Tristan spent a number of years working as an Assistant Director before moving into development on a number of UK Film Council new talent schemes. In 2008 Tristan joined the production company The Bureau as the Development Executive on the prestigious Cinema Extreme Scheme.
In 2010 Tristan and The Bureau Film Company founded SOS, a Europe-wide development lab for writers and producers. Tristan’s first producer credit was on Martin Radich’s debut feature film Crack Willow and he has gone on to produce a number of shorts and features, including Late Bloomers, written and directed by Julie Gavras, and Andrew Haigh’s Weekend.
What kind of projects attract you?
Recently I’ve had quite a lot of scripts sent through, so this question has been on my mind a lot. To help, I bought a dozen of my favourite films, which I now keep beside my desk, as a reminder of the movies I aspire to make. They range from Cries and Whispers and La Notte to Once Upon A Time In America. But I’ve realised that whether it’s art house or genre there is one common thing; character. Strong, complex central characters who have to battle their way through their stories.

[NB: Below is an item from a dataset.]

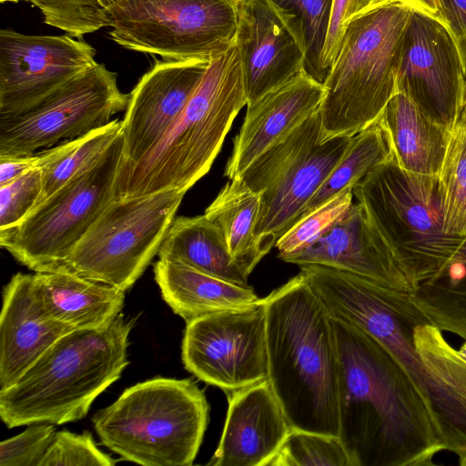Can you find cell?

You can produce the film of your dreams. What and who would that entail?
If it were a film that has already been made it would be Lawrence of Arabia. To make something that beautiful, that magical and of such scope, whilst still telling a personal story that says something about being human, is an extraordinary achievement.
What’s the best advice you’ve been given as a producer?
It’s not so much spoken advice, but I have been fortunate enough to work with some brilliant producers. Firstly Simon Channing-Williams, who I first met when I was a runner; simply being around him was inspiring. It seemed to me that every choice he made was done for the right reason—namely the quality of the film. More recently I’ve produced with Bertrand Faivre from The Bureau, who has a similar commitment to quality, but he also has a very inspiring, and independent spirit.
Tell us the most significant moment in your career so far?
I think it might be a little early for that. Ask me in 20 years…
You’ll die happy when…
I’d like to adjust this one a little, to ‘I’ll die happy if…’ I can look back and feel pride, not regret, for the work I’ve done.